▶ _TEXTO DEL DOCUMENTO_:
┌──

Por supuesto, todo ello ocurre lejos de nuestra conciencia, a nivel freático. Si al pájaro Número 9 le preguntáramos por qué invierte tantos recursos en su nido, al igual que cualquier otro artista humano respondería que su interés no pasa por obtener prestigio social o una pareja sexual más interesante sino que siente la necesidad irresistible de expresarse de ese modo, de jugar con el color y la forma, de explorar su sensibilidad y comunicarla al mundo.

Obviamente, si el tilonorrinco o Picasso jamás admitieron la motivación profunda de sus inclinaciones artísticas fue porque la naturaleza nunca necesitó que supieran el motivo de esas inclinaciones, como tampoco les reveló la razón de que sintieran la necesidad de comer determinados alimentos y no otros de una manera bastante regular y continuada.

Por ejemplo, podemos constatar que el gusto químico empieza en el momento de nacer o poco después: los recién nacidos prefieren soluciones azucaradas a agua sola, y en el siguiente y estricto orden de preferencia: sucrosa, fructosa, lactosa y glucosa. Los recién nacidos, asimismo, rechazan las sustancias ácidas, saladas o amargas, y responden a cada una de ellas con expresiones faciales universalmente reconocibles.

└──

▶ _TAREAS DEL EJERCICIO_:
a – En el texto sobre el arte y el gusto, ¿en qué orden prefieren los recién nacidos los distintos azúcares?
b – Convierte en una lista breve el párrafo del texto sobre el arte y el gusto que empieza con "Por ejemplo, podemos constatar", sin perder sus datos principales.
c – Sigue escribiendo el texto sobre el arte y el gusto a partir de su última oración.

▶ _ENTRADAS MOSTRADAS_:

┌──

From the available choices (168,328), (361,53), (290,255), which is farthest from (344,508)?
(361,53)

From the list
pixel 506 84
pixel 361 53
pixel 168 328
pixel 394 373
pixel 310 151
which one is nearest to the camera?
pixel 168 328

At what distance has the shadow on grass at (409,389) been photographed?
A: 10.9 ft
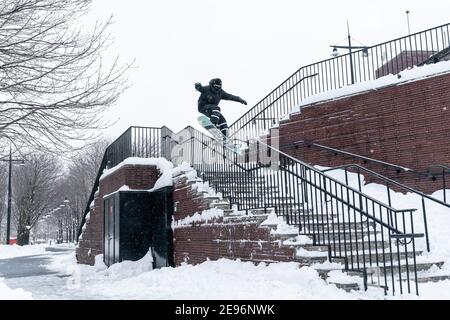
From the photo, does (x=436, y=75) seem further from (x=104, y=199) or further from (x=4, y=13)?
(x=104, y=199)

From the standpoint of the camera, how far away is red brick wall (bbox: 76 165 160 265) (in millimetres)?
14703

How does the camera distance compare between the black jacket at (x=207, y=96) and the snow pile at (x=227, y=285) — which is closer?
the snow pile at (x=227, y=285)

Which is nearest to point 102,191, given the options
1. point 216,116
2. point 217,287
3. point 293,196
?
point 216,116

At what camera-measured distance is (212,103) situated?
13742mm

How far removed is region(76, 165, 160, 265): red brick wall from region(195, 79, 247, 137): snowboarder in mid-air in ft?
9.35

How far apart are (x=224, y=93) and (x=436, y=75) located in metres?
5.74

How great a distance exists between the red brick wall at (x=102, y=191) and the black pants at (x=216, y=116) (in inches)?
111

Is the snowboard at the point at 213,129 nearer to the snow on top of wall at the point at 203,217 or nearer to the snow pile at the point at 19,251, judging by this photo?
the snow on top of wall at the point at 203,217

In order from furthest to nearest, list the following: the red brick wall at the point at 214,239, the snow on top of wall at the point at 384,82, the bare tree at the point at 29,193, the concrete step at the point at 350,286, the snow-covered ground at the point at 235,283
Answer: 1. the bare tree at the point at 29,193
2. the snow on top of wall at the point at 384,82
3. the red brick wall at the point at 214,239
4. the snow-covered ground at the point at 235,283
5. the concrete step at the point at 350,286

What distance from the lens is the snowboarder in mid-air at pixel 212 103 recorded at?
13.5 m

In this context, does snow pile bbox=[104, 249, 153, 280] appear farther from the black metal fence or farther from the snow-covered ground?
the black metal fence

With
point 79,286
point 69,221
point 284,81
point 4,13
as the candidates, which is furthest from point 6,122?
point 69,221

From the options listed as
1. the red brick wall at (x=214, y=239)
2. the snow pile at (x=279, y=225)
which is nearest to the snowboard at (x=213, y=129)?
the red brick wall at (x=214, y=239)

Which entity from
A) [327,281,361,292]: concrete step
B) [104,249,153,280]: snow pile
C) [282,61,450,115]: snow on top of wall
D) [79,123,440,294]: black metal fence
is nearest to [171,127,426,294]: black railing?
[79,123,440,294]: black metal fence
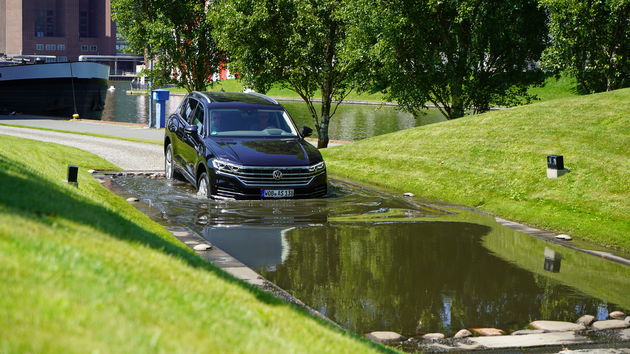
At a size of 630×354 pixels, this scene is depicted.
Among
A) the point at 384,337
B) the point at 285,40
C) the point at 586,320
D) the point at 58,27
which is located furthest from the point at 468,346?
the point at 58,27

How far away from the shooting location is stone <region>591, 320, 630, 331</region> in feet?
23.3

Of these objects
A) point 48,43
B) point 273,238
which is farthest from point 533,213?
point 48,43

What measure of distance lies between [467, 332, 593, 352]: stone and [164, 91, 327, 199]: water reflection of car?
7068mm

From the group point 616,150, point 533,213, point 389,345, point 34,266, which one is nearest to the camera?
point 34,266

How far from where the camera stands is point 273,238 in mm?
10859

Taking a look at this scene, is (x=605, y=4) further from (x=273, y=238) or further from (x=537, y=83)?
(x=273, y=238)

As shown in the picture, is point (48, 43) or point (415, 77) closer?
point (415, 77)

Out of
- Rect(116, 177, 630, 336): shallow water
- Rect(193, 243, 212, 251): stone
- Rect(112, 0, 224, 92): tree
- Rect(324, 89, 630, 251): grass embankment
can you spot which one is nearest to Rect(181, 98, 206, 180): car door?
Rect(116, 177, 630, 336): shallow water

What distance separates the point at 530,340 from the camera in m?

└──
┌──

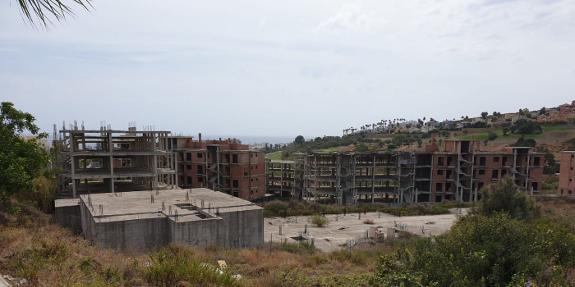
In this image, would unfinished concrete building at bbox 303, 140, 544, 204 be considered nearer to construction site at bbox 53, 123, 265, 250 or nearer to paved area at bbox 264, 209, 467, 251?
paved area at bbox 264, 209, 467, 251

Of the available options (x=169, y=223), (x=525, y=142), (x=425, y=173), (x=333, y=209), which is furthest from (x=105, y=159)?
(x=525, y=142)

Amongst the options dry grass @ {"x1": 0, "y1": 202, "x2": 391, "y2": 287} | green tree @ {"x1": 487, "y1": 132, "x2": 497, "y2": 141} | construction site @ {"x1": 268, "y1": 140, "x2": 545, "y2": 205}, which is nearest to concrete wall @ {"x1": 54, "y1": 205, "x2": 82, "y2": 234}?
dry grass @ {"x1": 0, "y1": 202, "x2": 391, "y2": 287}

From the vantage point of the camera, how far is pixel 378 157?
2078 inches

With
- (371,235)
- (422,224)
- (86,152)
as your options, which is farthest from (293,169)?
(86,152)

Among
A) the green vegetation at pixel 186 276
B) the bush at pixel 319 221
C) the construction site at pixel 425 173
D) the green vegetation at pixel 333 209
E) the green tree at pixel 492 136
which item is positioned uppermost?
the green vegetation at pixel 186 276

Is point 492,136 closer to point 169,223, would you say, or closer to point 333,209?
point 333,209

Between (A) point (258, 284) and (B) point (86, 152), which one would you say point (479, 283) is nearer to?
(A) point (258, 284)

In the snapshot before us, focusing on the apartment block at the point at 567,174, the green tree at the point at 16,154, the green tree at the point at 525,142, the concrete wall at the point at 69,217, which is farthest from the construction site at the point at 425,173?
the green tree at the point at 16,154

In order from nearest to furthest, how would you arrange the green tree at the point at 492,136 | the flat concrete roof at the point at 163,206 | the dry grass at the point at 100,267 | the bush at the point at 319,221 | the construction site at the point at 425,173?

└──

▶ _RESPUESTAS_:
a – Sucrosa, fructosa, lactosa y glucosa.

b –
- El gusto químico empieza al nacer o poco después.
- Los recién nacidos prefieren soluciones azucaradas a agua sola.
- Su orden de preferencia es: sucrosa, fructosa, lactosa y glucosa.
- Rechazan las sustancias ácidas, saladas o amargas.
- Ante cada una reaccionan con expresiones faciales reconocibles en todo el mundo.

c –
De igual modo, en el plano estético también nacemos equipados con plantillas semejantes a las del gusto químico: podemos constatar que, diez minutos después de nacer, nos fijamos más en diseños faciales normales dibujados en carteles que en diseños anormales, por ejemplo. O se tiende a prestar más atención a formas simétricas que a formas asimétricas.

En la siguiente entrega de este artículo ahondaremos en ello.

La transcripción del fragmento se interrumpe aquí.